Moslembrüder für religiöse Toleranz

Viele der Aktivisten auf Beshoys Bildern sind auch auf den Porträts der Kohlmeiers zu sehen. Zum Beispiel Ahmed, der nach einer Kopfverletzung einen Kochtopf als Stahlhelmersatz trug. „Wahre Demokratie“ steht auf seinem Schild. „Hend Mohsen ist eine Moslemschwester, die sehr aktiv für die Demokratisierung eintritt“, erklärt Mona Shahien. Mohsen trägt Kopftuch, aber ihr Gesicht ist frei. Die bürgerliche Buchhalterin daneben hält sich dagegen ihr Schild bis zur Nasenspitze, die Augen verbirgt eine Sonnenbrille. Der Wunsch nach Freiheit und Demokratie steht auf vielen Plakaten. Es gibt Moslembrüder wie Mohammed Abbas, der sich für ein Ägypten von Christen und Moslems einsetzt. Ein ziviler Staat, Religions- und Meinungsfreiheit, Transparenz sind weitere Ziele, die oft genannt werden. Eine Dame trägt ein Kreuz und einen Halbmond an einer Kette. Die Fotos des Studio Kohlmeier sind Fotos von Menschen, die erstmals in ihrem Leben Hoffnung spüren und ihr Schicksal in die eigene Hand nehmen. Und der westliche Beobachter muss erkennen, dass nicht alle Moslembrüder oder Salafisten gegen die Demokratie sind.

"Die Menschen entschuldigen sich bei ihrem Land dafür, dass sie sich erst nach 30 Jahren gegen Mubarak erhoben haben" steht auf dem Schild, dass dieser Demonstrant auf dem Tahrir Platz am 1. Februar 2011 zeigt. Weitere Fotos von Beshoy Fayez sind bis zum 6. April vor dem Paul-Löbe-Haus in dem Foto-Panorama "Egypt reloaded" zu sehen.
"Die Menschen entschuldigen sich bei ihrem Land dafür, dass sie sich erst nach 30 Jahren gegen Mubarak erhoben haben" steht auf dem Schild, dass dieser Demonstrant auf dem Tahrir Platz am 1. Februar 2011 zeigt. Weitere Fotos von Beshoy Fayez sind bis zum 6. April vor dem Paul-Löbe-Haus in dem Foto-Panorama "Egypt reloaded" zu sehen.

© Beshoy Fayez

Mona Shahien ist stolz auf ihre Aktivisten: „Der ist jetzt im Parlament, sie arbeitet in der Frauenunion mit, der hat viel gelitten.“ Beshoy Fayez wiederum hat auf sein Transparent geschrieben: „Ich möchte, dass jeder seine Fähigkeiten frei entfalten kann“. Seine Momentaufnahmen vom Frühjahr sind wunderbar, sie könnten zu Ikonen des Aufstands werden: der Salafist, der mit Soldaten auf dem Panzer betet. Aber auch das Foto von den prügelnden Polizisten, die bei genauer Betrachtung nur Polizeihelme und Schilde tragen, aber zivil gekleidet sind.

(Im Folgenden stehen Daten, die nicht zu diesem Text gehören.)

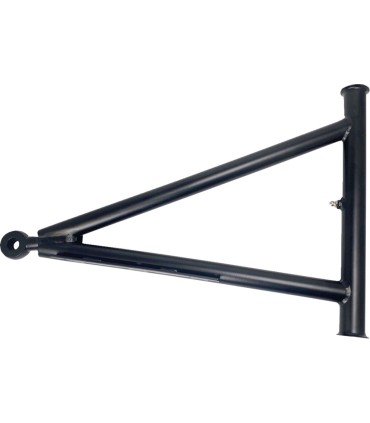 A-ARM FRONT LOWER RH POL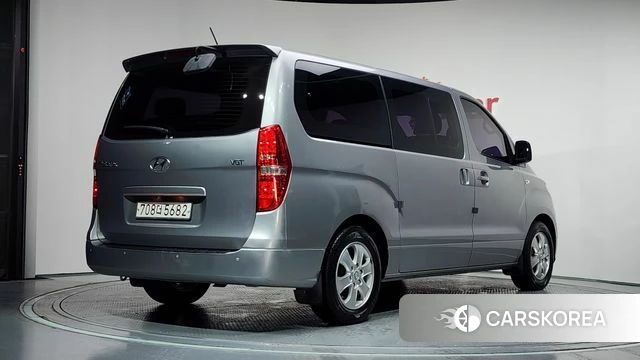 Hyundai The New Grand Starex id 4568791 из Кореи 12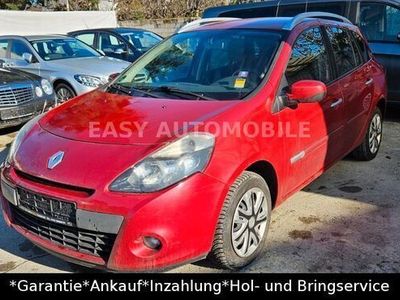 gebraucht Renault Clio GrandTour Expression 1.2 16V 75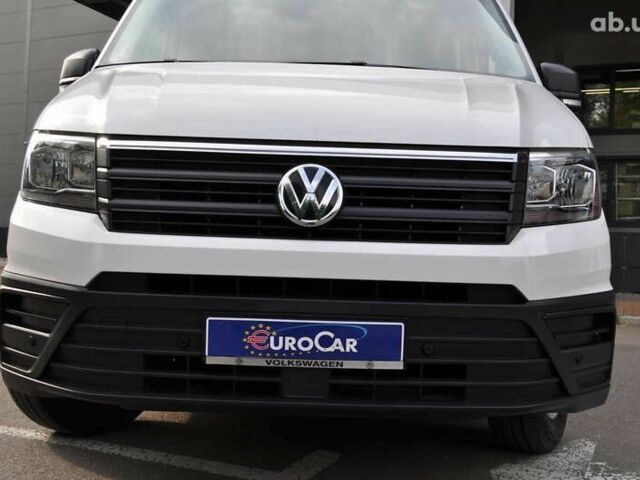 Фольксваген Крафтер, объемом двигателя 2 л и пробегом 272 тыс. км за 26500 $, фото 13 на Automoto.ua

Das große Panorama entstand, als Beshoy und seine Freunde noch einmal alle Revolutionäre auf den Tahrir-Platz riefen, um für die Freilassung von Aktivisten zu demonstrieren. „Es war wahnsinnig heiß, und ein alter Mann tupfte mir immer wieder den Schweiß von der Stirn. Sie waren glücklich, dass wir da waren und fotografierten“, erzählt Bernd Kohlmeier.

Nach dem Ende der Ausstellung wird das große Panorama zerschnitten und zu Taschen vernäht, die zugunsten der Tahrir-Lounge verkauft werden. In zwei Jahren werden Angelika und Bernd Kohlmeier ihre Aktivisten noch einmal aufsuchen und fragen, was aus ihren Träumen geworden ist.